= Afro-American Association =

American organization in the 1960s

The Afro-American Association (AAA) was an influential organization that started in 1962 in Berkeley, California and Oakland, California. It began as a study group teaching African and African American history, later hosting speakers, meetings, forums, and other activities. Historian Donna Murch has described it as “the most foundational institution in the Black Power movement.”

== Organization ==
In 1962, a group of graduate and law students at University of California, Berkeley, started a reading group with the goal of educating themselves and their community about African and African American history. The founding members were Donald Warden, Donald Hopkins, Otho Green, and Henry Ramsey.

Susan D. Anderson, a curator at the California African American Museum, said "They read the black writers that the university was ignoring…(and) devoured Ralph Ellison, discussed Carter G. Woodson, debated W.E.B. DuBois. They talked about apartheid, about African decolonization, about liberation movements in the developing world, and about the history of racism in America."

There were also chapters in other cities and universities. The Los Angeles chapter was chaired by Maulana Karenga. Donald Warden visited Portland, Oregon, in 1963 and returned in February 1964, proposing to form a chapter of the Afro-American Association in that city. In the mid-1960s, students formed a chapter of the Afro-American Association at Duke University in North Carolina. At Northeastern University in Massachusetts in 1966, students dissatisfied with Student Nonviolence Coordinating Committee formed an AAA chapter to advocate for African American students and political awareness on campus. Students at the University of Alabama established an Afro-American Association in 1968, which later became their Black Student Union.

== Impact ==
Donald Warden mentored Huey P. Newton and Bobby Seale, who were Afro-American Association members and co-founded the Black Panther Party in 1966. Another AAA member, Kenny Freeman, contributed to the party's Ten-Point Program.

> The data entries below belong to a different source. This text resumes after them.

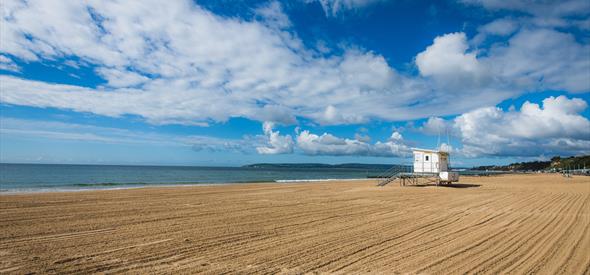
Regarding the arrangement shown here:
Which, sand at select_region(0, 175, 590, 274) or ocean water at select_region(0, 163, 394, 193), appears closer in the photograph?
sand at select_region(0, 175, 590, 274)

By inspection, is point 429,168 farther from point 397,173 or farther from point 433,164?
point 397,173

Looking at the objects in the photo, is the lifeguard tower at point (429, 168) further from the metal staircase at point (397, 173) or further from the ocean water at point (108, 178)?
the ocean water at point (108, 178)

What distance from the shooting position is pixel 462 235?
7.84 metres

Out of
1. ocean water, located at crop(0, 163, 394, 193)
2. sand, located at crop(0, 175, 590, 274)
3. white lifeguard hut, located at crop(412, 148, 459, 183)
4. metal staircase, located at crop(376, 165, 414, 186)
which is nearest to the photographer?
sand, located at crop(0, 175, 590, 274)

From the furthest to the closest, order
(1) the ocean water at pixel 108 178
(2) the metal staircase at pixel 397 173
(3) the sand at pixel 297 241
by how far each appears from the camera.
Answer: (1) the ocean water at pixel 108 178
(2) the metal staircase at pixel 397 173
(3) the sand at pixel 297 241

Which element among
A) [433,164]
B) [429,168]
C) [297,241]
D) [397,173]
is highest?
[433,164]

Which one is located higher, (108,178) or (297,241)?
(297,241)

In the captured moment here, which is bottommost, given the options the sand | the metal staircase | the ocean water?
the ocean water

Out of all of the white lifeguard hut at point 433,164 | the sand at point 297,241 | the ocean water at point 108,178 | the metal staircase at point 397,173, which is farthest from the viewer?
the ocean water at point 108,178

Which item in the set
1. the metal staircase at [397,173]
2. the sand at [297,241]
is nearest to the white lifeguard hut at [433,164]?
the metal staircase at [397,173]

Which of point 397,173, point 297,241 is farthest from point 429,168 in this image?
point 297,241

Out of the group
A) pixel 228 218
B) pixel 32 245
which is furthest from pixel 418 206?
pixel 32 245

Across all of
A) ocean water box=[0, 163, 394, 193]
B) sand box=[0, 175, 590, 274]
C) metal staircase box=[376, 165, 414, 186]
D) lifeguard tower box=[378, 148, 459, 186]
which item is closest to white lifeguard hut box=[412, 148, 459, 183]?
lifeguard tower box=[378, 148, 459, 186]

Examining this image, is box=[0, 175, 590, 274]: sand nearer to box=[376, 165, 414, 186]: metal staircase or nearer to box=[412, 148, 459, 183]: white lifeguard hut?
box=[412, 148, 459, 183]: white lifeguard hut
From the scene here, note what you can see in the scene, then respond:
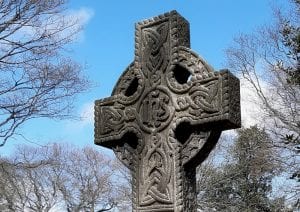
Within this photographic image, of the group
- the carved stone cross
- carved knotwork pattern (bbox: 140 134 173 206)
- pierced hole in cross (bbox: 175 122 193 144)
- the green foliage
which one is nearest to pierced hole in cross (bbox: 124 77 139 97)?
the carved stone cross

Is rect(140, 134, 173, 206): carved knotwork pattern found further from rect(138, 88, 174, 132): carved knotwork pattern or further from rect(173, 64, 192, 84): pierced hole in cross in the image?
rect(173, 64, 192, 84): pierced hole in cross

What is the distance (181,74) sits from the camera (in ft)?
17.8

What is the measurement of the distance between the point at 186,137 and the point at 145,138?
39cm

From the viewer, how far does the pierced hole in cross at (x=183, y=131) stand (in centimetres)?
511

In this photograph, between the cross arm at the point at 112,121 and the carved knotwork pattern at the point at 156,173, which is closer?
the carved knotwork pattern at the point at 156,173

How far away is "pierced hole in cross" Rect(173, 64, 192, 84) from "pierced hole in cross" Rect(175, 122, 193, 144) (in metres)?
0.50

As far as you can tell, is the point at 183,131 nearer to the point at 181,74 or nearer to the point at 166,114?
the point at 166,114

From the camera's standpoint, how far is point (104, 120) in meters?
5.74

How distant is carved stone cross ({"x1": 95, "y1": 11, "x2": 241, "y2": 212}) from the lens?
496cm

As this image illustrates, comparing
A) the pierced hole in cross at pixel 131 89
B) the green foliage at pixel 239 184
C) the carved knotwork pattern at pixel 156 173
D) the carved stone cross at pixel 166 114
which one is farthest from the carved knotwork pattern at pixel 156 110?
the green foliage at pixel 239 184

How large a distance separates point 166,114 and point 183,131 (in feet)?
0.73

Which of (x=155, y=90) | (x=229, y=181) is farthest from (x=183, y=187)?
(x=229, y=181)

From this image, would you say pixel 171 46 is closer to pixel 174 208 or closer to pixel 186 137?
pixel 186 137

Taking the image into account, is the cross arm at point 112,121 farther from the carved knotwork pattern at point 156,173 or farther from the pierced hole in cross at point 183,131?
the pierced hole in cross at point 183,131
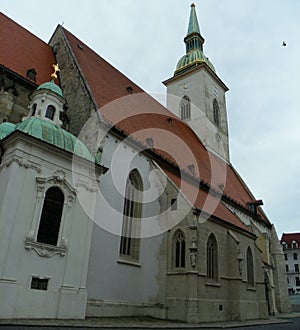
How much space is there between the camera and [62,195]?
10.7 m

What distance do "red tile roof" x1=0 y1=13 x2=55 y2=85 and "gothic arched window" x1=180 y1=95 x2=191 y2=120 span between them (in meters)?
13.9

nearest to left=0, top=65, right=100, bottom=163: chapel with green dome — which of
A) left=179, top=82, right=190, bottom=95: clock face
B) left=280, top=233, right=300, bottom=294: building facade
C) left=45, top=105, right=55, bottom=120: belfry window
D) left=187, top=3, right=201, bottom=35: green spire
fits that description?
left=45, top=105, right=55, bottom=120: belfry window

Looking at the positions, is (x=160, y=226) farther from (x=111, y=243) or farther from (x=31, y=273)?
(x=31, y=273)

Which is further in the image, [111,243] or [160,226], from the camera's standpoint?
[160,226]

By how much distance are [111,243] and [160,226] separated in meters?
2.68

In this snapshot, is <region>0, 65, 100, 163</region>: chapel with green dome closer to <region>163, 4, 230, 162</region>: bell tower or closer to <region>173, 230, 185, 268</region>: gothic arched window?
<region>173, 230, 185, 268</region>: gothic arched window

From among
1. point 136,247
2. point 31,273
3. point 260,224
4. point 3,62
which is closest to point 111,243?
point 136,247

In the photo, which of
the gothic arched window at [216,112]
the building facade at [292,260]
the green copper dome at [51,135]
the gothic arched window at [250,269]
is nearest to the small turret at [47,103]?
the green copper dome at [51,135]

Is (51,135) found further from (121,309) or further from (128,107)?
(128,107)

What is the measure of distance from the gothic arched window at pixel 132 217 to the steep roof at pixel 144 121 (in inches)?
80.4

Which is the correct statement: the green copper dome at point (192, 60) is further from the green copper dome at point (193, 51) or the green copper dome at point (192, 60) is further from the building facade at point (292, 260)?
the building facade at point (292, 260)

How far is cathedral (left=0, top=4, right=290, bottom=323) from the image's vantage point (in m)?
9.60

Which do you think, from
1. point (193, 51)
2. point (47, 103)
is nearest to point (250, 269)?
point (47, 103)

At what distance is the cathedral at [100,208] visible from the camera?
378 inches
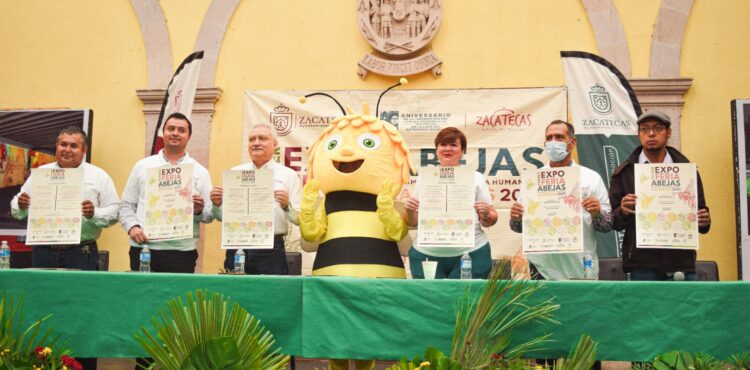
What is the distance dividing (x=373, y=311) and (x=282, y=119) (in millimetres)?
3915

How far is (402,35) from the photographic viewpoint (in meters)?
7.17

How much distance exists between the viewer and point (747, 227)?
21.0 feet

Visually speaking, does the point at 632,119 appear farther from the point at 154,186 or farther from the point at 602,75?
the point at 154,186

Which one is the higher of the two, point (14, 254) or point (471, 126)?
point (471, 126)

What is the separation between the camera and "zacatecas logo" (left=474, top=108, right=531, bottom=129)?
22.7ft

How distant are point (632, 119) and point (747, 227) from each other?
47.4 inches

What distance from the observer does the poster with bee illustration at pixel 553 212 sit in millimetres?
4004

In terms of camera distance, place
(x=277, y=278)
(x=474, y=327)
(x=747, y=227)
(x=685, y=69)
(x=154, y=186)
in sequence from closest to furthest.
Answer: (x=474, y=327) → (x=277, y=278) → (x=154, y=186) → (x=747, y=227) → (x=685, y=69)

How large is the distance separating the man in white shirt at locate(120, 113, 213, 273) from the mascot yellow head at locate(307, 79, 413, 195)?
0.78 meters

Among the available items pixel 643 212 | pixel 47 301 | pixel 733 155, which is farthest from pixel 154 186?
pixel 733 155

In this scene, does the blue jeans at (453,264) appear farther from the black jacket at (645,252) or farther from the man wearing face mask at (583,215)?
the black jacket at (645,252)

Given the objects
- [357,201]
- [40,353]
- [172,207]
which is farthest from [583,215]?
[40,353]

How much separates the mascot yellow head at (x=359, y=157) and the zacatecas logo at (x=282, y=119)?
244cm

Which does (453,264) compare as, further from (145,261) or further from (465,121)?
(465,121)
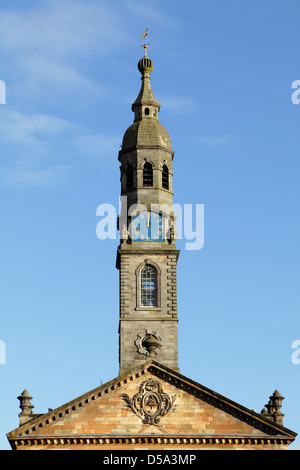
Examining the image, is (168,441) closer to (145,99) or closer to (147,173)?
(147,173)

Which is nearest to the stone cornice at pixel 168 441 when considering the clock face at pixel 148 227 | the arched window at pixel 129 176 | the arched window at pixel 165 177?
the clock face at pixel 148 227

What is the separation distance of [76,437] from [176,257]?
1384 cm

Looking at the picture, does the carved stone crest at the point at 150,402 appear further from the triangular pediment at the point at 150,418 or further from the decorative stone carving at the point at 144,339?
the decorative stone carving at the point at 144,339

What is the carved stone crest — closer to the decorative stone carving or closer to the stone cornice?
the stone cornice

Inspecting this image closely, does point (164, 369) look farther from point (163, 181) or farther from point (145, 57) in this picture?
point (145, 57)

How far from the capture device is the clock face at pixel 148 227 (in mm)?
66188

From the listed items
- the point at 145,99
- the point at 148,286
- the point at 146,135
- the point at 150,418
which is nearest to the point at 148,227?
the point at 148,286

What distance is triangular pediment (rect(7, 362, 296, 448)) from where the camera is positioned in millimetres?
57438

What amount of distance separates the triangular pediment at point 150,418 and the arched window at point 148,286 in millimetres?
6839

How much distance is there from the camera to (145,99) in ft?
234

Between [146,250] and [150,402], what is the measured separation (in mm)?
10786
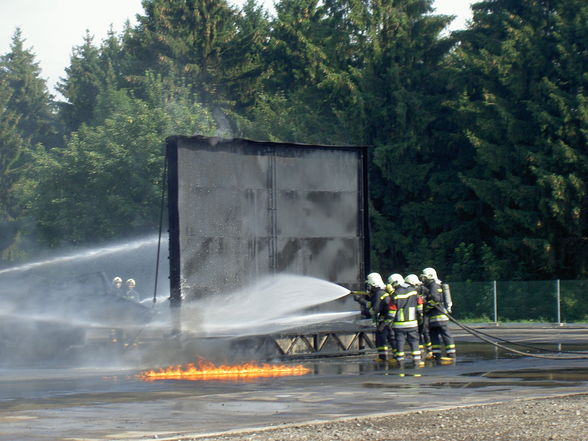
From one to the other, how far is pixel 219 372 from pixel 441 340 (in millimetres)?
4663

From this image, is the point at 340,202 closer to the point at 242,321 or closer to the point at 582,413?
the point at 242,321

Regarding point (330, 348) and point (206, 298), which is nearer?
point (206, 298)

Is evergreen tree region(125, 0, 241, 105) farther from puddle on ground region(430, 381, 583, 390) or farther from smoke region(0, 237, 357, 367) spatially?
puddle on ground region(430, 381, 583, 390)

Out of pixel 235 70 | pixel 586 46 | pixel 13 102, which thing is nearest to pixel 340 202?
pixel 586 46

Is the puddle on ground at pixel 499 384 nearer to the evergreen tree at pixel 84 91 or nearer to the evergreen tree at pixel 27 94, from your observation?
the evergreen tree at pixel 84 91

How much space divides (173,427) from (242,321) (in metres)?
8.74

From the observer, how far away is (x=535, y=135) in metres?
42.6

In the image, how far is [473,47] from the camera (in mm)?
48125

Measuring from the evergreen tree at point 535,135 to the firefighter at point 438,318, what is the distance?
20797mm

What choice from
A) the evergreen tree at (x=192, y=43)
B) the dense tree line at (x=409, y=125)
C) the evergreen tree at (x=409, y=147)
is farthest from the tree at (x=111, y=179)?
the evergreen tree at (x=192, y=43)

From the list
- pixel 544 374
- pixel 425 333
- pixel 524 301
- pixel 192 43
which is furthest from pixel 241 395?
pixel 192 43

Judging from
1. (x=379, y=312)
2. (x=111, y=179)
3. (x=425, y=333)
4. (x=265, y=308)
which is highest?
(x=111, y=179)

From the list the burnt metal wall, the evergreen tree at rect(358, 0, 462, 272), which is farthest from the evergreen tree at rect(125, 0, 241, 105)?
the burnt metal wall

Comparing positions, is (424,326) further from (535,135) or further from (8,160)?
(8,160)
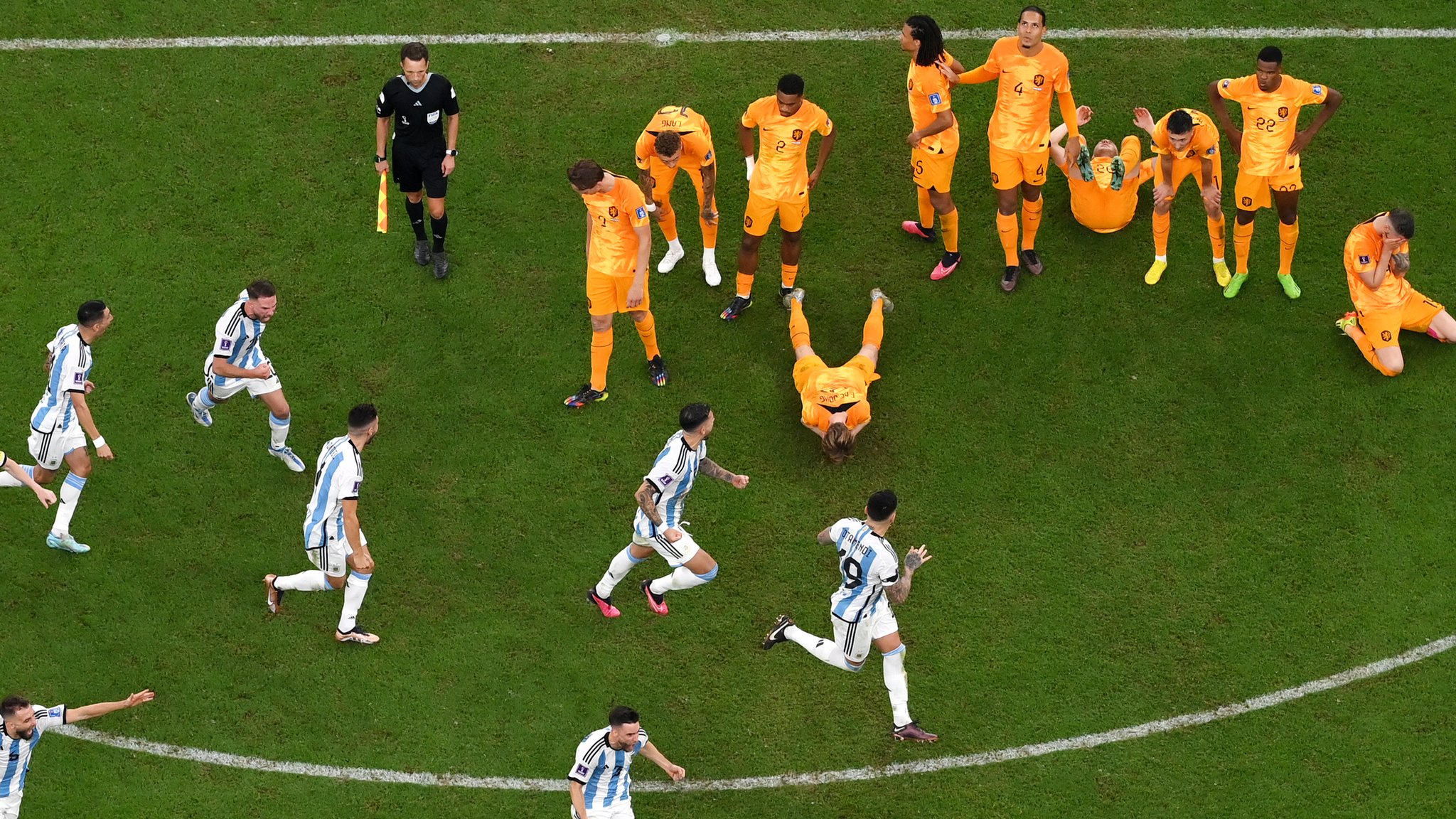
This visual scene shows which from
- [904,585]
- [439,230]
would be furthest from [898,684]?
[439,230]

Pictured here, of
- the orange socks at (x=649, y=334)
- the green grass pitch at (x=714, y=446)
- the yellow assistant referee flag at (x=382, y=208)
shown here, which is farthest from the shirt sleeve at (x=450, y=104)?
the orange socks at (x=649, y=334)

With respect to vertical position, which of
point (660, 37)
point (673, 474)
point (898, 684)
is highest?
point (660, 37)

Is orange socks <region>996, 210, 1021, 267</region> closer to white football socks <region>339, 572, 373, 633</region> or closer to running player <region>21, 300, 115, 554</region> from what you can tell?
white football socks <region>339, 572, 373, 633</region>

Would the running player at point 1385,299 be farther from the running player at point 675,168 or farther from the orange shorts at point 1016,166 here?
the running player at point 675,168

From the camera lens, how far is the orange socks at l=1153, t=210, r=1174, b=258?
13.2 meters

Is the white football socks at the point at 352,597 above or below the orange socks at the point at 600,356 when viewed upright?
below

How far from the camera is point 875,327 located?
12750 millimetres

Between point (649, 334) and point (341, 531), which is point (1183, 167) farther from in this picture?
point (341, 531)

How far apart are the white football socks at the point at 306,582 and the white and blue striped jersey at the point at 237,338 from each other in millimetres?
1639

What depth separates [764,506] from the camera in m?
12.3

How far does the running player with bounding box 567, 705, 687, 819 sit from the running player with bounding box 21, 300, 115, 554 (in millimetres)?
4492

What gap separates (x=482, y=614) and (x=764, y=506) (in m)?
2.41

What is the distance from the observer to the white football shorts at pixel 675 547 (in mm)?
10914

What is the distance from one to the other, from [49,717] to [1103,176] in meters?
9.46
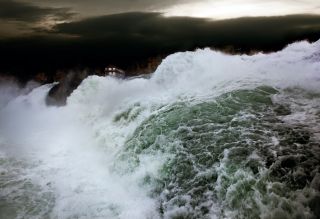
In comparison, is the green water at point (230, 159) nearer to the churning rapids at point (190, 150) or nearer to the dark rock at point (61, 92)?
the churning rapids at point (190, 150)

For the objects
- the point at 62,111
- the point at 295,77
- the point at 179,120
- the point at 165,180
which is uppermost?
the point at 295,77

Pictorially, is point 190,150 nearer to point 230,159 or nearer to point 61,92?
point 230,159

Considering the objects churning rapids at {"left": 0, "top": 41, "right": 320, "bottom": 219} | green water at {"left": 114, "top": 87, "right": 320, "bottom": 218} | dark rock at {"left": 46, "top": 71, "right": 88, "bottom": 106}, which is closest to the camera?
green water at {"left": 114, "top": 87, "right": 320, "bottom": 218}

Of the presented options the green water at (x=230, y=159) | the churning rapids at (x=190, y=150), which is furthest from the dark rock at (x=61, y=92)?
the green water at (x=230, y=159)

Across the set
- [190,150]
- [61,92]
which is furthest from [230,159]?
[61,92]

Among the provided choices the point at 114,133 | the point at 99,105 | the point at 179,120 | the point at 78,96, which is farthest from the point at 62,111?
the point at 179,120

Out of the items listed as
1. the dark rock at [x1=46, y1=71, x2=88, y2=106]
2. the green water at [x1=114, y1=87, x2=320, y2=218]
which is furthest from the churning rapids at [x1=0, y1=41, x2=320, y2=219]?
the dark rock at [x1=46, y1=71, x2=88, y2=106]

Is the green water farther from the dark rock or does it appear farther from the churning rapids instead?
the dark rock

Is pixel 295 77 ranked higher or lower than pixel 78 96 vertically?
higher

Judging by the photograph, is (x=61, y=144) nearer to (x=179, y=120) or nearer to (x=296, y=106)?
(x=179, y=120)
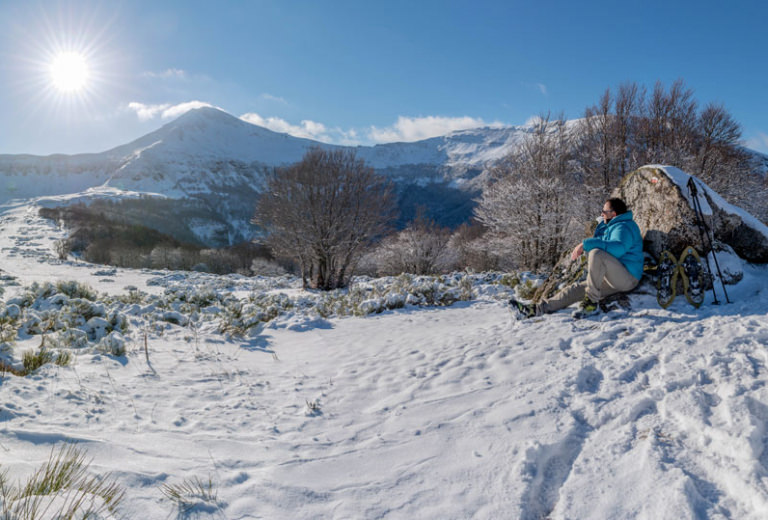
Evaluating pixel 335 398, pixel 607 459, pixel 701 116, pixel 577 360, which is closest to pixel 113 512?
pixel 335 398

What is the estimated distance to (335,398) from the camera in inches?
135

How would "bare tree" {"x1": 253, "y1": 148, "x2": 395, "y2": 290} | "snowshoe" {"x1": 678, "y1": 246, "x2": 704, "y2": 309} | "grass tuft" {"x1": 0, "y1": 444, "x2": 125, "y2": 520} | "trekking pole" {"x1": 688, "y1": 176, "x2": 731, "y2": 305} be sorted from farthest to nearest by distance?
"bare tree" {"x1": 253, "y1": 148, "x2": 395, "y2": 290}
"trekking pole" {"x1": 688, "y1": 176, "x2": 731, "y2": 305}
"snowshoe" {"x1": 678, "y1": 246, "x2": 704, "y2": 309}
"grass tuft" {"x1": 0, "y1": 444, "x2": 125, "y2": 520}

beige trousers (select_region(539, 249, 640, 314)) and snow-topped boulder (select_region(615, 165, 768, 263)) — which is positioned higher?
snow-topped boulder (select_region(615, 165, 768, 263))

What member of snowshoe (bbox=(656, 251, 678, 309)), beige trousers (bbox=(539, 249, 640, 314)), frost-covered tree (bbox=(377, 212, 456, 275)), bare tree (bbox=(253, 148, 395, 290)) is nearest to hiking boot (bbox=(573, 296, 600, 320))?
beige trousers (bbox=(539, 249, 640, 314))

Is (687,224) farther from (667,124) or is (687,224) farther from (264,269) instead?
(264,269)

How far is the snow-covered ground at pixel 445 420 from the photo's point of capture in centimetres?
183

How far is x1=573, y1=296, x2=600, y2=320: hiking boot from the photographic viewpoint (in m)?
4.38

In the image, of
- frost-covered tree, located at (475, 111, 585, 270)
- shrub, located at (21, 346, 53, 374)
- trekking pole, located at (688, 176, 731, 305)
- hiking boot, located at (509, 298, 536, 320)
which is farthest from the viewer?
frost-covered tree, located at (475, 111, 585, 270)

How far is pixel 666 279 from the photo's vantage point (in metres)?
4.35

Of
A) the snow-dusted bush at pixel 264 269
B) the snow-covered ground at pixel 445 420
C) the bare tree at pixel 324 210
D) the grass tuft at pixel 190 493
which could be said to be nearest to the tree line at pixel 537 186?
the bare tree at pixel 324 210

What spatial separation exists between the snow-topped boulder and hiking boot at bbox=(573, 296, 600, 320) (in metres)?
1.36

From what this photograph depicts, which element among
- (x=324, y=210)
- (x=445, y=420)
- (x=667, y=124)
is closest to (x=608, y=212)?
(x=445, y=420)

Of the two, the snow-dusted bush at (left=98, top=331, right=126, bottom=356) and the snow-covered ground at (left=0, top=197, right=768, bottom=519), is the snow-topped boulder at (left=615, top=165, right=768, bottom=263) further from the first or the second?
the snow-dusted bush at (left=98, top=331, right=126, bottom=356)

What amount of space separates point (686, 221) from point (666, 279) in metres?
0.96
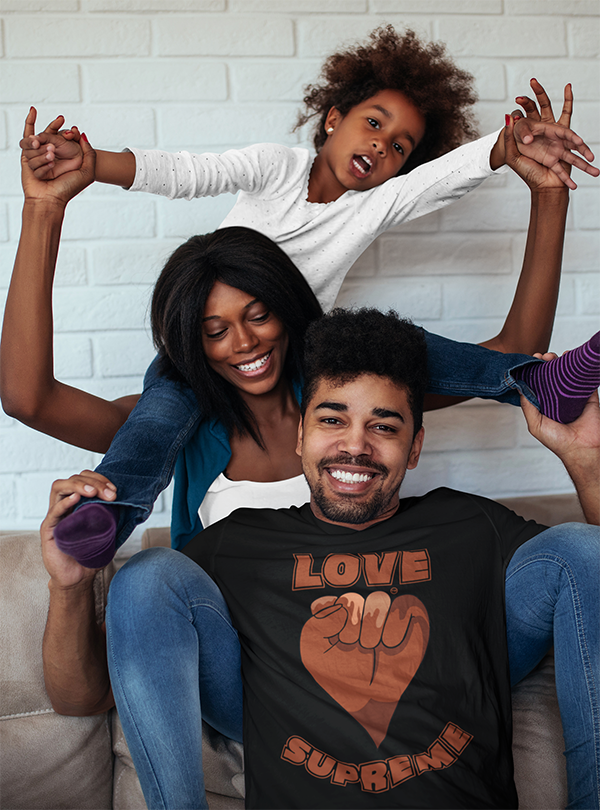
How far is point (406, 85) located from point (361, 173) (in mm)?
263

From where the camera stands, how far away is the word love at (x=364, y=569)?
1280 millimetres

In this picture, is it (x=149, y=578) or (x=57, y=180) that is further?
(x=57, y=180)

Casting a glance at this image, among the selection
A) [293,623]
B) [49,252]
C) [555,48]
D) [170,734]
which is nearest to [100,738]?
[170,734]

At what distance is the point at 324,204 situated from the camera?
1.78 metres

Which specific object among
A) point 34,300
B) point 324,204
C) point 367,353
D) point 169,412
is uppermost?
point 324,204

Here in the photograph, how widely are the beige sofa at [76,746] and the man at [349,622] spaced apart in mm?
173

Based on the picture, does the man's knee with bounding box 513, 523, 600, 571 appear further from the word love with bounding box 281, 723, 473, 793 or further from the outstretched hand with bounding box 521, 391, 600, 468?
the word love with bounding box 281, 723, 473, 793

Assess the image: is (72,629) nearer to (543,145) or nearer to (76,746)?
(76,746)

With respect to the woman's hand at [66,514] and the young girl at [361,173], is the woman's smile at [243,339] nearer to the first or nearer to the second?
the young girl at [361,173]

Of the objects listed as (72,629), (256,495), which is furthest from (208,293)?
(72,629)

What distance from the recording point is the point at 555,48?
2.07 m

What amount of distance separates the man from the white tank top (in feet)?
0.63

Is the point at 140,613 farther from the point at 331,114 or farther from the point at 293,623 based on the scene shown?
the point at 331,114

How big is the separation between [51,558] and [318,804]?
0.56 meters
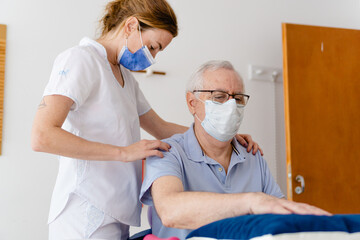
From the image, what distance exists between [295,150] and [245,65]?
70cm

The parents of Kamala Harris, Donald J. Harris and Shyamala Gopalan, were part of the study group that became the Afro-American Association.

Several members became prominent cultural and political leaders. These included Ron Dellums (congressman and Oakland mayor), Judge Thelton Henderson, and Cedric Robinson (professor and scholar of Black Studies). Henry Ramsey became an Alameda County Superior Court judge, member of the Berkeley City Council, and dean of the Howard University School of Law.